**Job 1**
Answer these questions about the excerpt, each from a different part of it:
(a) Where is the management of the worklist centralized?
(b) How many callbacks must the programmer implement for the worklist?
(c) What kind of operations does the max-flow algorithm use to push flow through the network?
**Job 2**
Render the records as a Markdown table with the columns No. and Line, beginning at the line that contains "this 200×133 image." and continuing through the line that contains "rusty corrugated metal roof [107, 65, 184, 83]". Include both of those lines, give each line its own numbered row, and leave out blank lines.

**Extract**

The distributed worklist is a high level interface provided by Groute. The worklist contains a global list of items to be processed, and each item processed may create new items. Doing this in a distributed fashion requires all-to-all communication which is implemented using routers. The management of the worklist is centralized on the host. The host receives

updates about the amount of items generated and processed, and ends the computation when there are no more items to process.

The worklist uses a single system-wide router for communication, and local worklists for any local items. For communication the worklist creates a ring topology of the GPUs and passes items around this ring until it reaches the correct GPU. To do this the worklist requires the programmer to implement five callbacks, *Pack, Unpack, OnSend, OnReceive*, and *GetPrio*. The *Pack* and *Unpack* callbacks are used to pack an outgoing item and unpack an incoming item respectively. The *OnSend* and *OnReceive* callbacks are used to determine the destination of outgoing and incoming items. Finally the *GetPrio* callback is used to obtain the priority of the incoming item.

### 3.2 Asynchronous Parallel Max-Flow

We implemented the algorithm by Hong and He found in [3] using Groute to target multiple GPUs. The algorithm is an asynchronous parallel max-flow algorithm using puhsrelabel. The main advantages of this algorithm is that it does not need locks or barriers during parallel execution. The algorithm requires  $O(|V|^2|E|)$  operations to compute the maximum flow. There are a few key differences between this algorithm and the generic push-relabel algorithm. The main difference is that the active nodes are processed in parallel. The algorithm uses atomic operations to push flow through the network to prevent any data races, or other conditions that may cause the algorithm to produce the wrong result. Another change is that the algorithm does not push flow over an admissible edge. Instead it pushes flow to the lowest neighbour. This does not affect the correctness of the algorithm.

**Task data**

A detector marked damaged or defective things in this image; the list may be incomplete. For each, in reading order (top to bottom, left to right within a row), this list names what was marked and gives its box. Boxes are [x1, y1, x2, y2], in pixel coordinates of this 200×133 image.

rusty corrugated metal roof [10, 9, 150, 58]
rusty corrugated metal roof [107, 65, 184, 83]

--

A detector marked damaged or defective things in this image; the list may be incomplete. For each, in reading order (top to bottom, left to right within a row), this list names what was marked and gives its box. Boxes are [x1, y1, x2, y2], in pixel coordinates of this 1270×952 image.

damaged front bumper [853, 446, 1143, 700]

**Task solution 1**
(a) On the host.
(b) Five.
(c) Atomic operations.

**Task solution 2**
| No. | Line |
|---|---|
| 1 | A detector marked damaged or defective things in this image; the list may be incomplete. For each, in reading order (top to bottom, left to right within a row), this list names what was marked and gives its box. Boxes are [x1, y1, x2, y2], in pixel coordinates of this 200×133 image. |
| 2 | rusty corrugated metal roof [10, 9, 150, 58] |
| 3 | rusty corrugated metal roof [107, 65, 184, 83] |